The authors coyly mention the “irony” that “many have remarked on” regarding Palestinian claims to the Dead Sea Scrolls, which describe the same Jewish Temple dismissed by Palestinian guidebooks as a fiction. And they conclude: “In Jerusalem, when historical retrieval aims to legitimize origins, it always seems to require erasure.” Given their uncritical reading of the twentieth-century construction of Palestinian national memory (in a spirit worthy of Benedict Anderson and of the recently christened discipline of “memory studies”), it is hard not to read this as an endorsement of Arab denial and erasure of Jewish connections. To speak of “political battlegrounds” and “contentiousness” is a tad ingénu.

The “imagined” Jerusalem is, in fact, far more than a postmodernist trope. It is a vast subject, far greater than the scope of this book.
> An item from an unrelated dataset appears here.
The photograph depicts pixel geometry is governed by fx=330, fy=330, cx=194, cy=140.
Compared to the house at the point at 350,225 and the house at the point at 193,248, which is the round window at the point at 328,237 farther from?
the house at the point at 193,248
It embraces the celestial city and the beliefs that have inspired centuries of pilgrimage. Artists like Conrad Schick who created models of ancient Jerusalem were not intent on “the real blurring into the imagined,” but on a very real past.

Is this book, as its prologue declares, about “reading Jerusalem”? Not in so many words. After centuries of plunder, migration, and neglect, much of Jerusalem’s literature has been scattered or lost. Meanwhile, the city has acquired other writings from near and far—most famously the Dead Sea Scrolls. And whatever the spiritual bonds, now or in times past, between Jerusalem and all its “textual communities,” their scriptures are not lodged in its libraries; they are in every sense global. If the city’s books are indeed a “palimpsest,” appropriating and recycling memories across languages and ages, one must add “and across places.”

And one major exclusion: for many of the city’s traditional residents, such as the stringently traditionalist Haredim, “memory is expressed in ritual, law and liturgy.” Here, history-writing and documentation count for little.

But might the Haredim have the last laugh? As books and manuscripts go digital and libraries become museums, traditionalist Jews—prohibited from manipulating electric and electronic equipment during their Sabbath day of rest—will continue to use real books and real libraries.

Meanwhile, on a quite different plane, Jerusalem will exist, as ever, “by the power of words”—not its physical tomes but the letters flying aloft (to evoke a Talmudic image), a sheer idea, summoning peoples from the ends of the earth to the Holy City, whether to share or to seize, to hallow or to raze.